-- PASSAGE FOR REVIEW follows --
Real-time Monitoring and Log Streaming in Google Cloud Platform (GCP)

Monitoring Dashboard with charts - credit pixabay 



Getting insights into performance, availability and health status of infrastructure and application is very critical for building and managing reliable systems. When we are dealing with clusters of instances, it is becoming very challenging to collect, aggregate and derive actionable insights from data in real time. There are monitoring tools available to address this challenge, both open source and commercial products, we are going to discuss about how to achieve real-time log streaming analytics and monitoring in Google Cloud Platform.


Google Cloud Platform (GCP) provides Cloud Monitoring service to gather system and application statistics and Cloud Logging service to collect and stream logs from system and third-party application. Also, it provides options to enable alerting and integration with incident management tools. To make things interesting let's implement the log streaming and metrics monitoring of Nginx instance. Let me give you quick background of the example application In recent years, I have been predominantly using Google Cloud Platform for hosting Machine Learning workloads and applications. Architecture of the system is not in scope of this article, I will write a separate post on that later, however in simple terms, for computing I have been using Compute Engine Instance Groups consists of Linux Virtual Machines with attached GPUs. Inference engine APIs are hosted on Flask and Gunicorn web server and served through Nginx reverse proxy and traffics are served and managed through Internal HTTPS load balancers and Global Load Balancers.
-- PASSAGE FOR REVIEW concluded --
-- DATA SECTION follows --
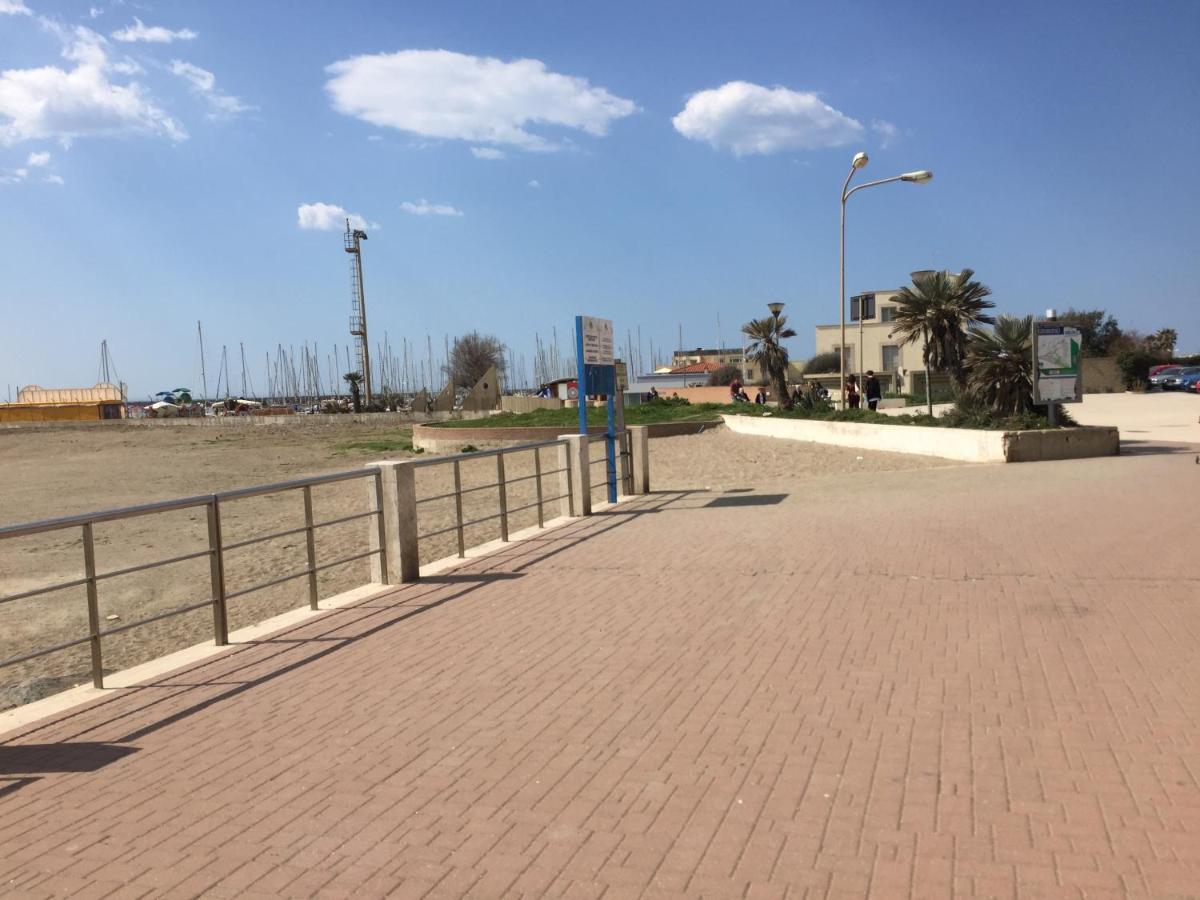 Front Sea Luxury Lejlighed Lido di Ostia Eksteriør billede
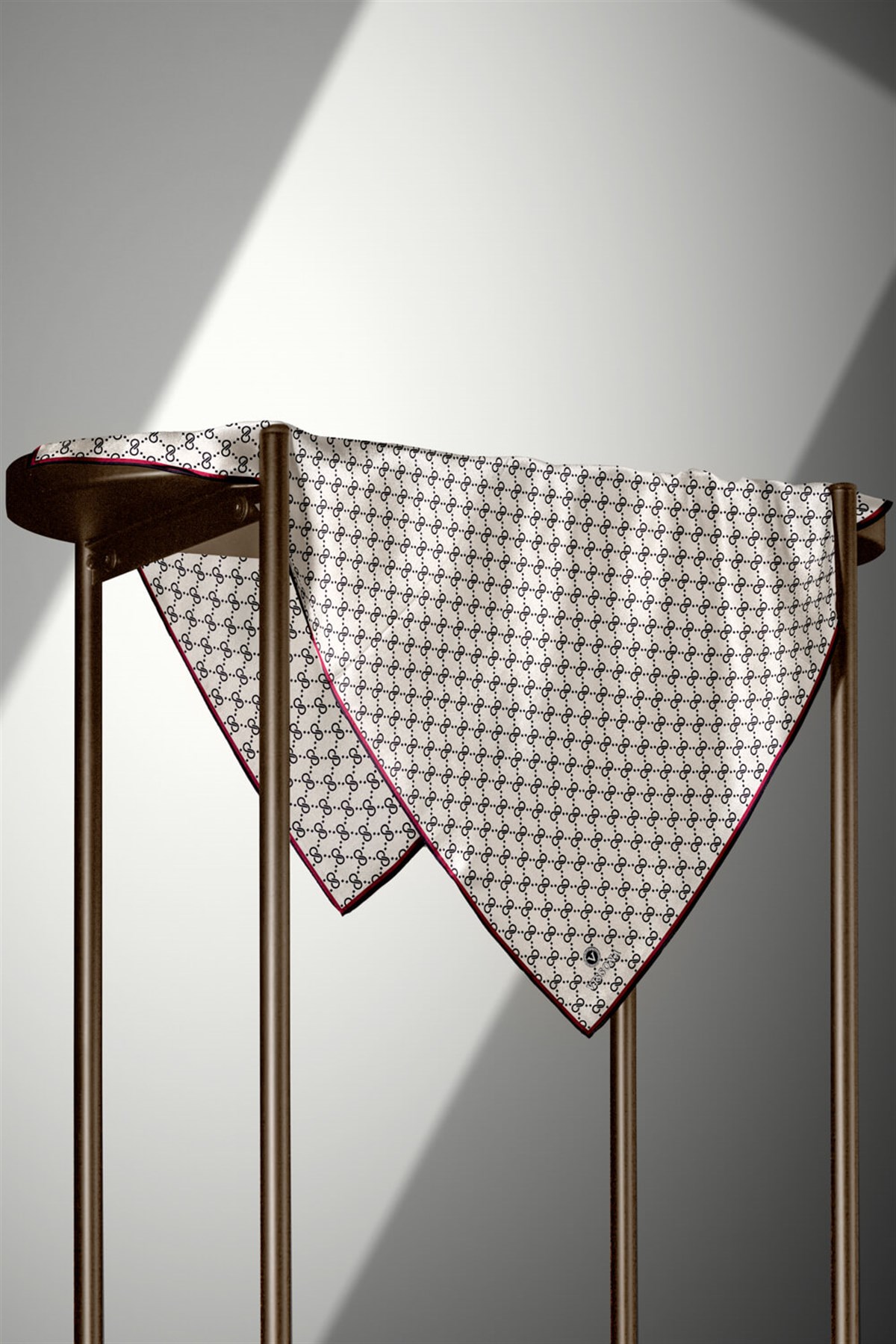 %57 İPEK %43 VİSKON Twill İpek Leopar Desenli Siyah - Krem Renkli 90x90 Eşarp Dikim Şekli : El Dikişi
-- DATA SECTION concluded --
REQUIRED WORK. Continue the article on real-time monitoring and log streaming in Google Cloud Platform, the text that comes before the material, starting right after its last sentence.

RESPONSE BOX.
For gathering system and application metrics and sending to Cloud Monitoring, we need to install Cloud Monitoring Agent on Virtual Machine instance and collecting third-party application logs and streaming to Cloud Logging requires installation of Cloud Logging Agent on Virtual Machine instances. To explore the metrics and create charts to visualize we will use Metric Explorer, and to analyse and explore the logs, we will use Log Explorer interface. In addition to this, we need Nginx monitoring plugin for collecting Nginx application metrics. We will also cover about creating custom monitoring dashboards, widgets, Nginx metrics, Log based metrics, etc.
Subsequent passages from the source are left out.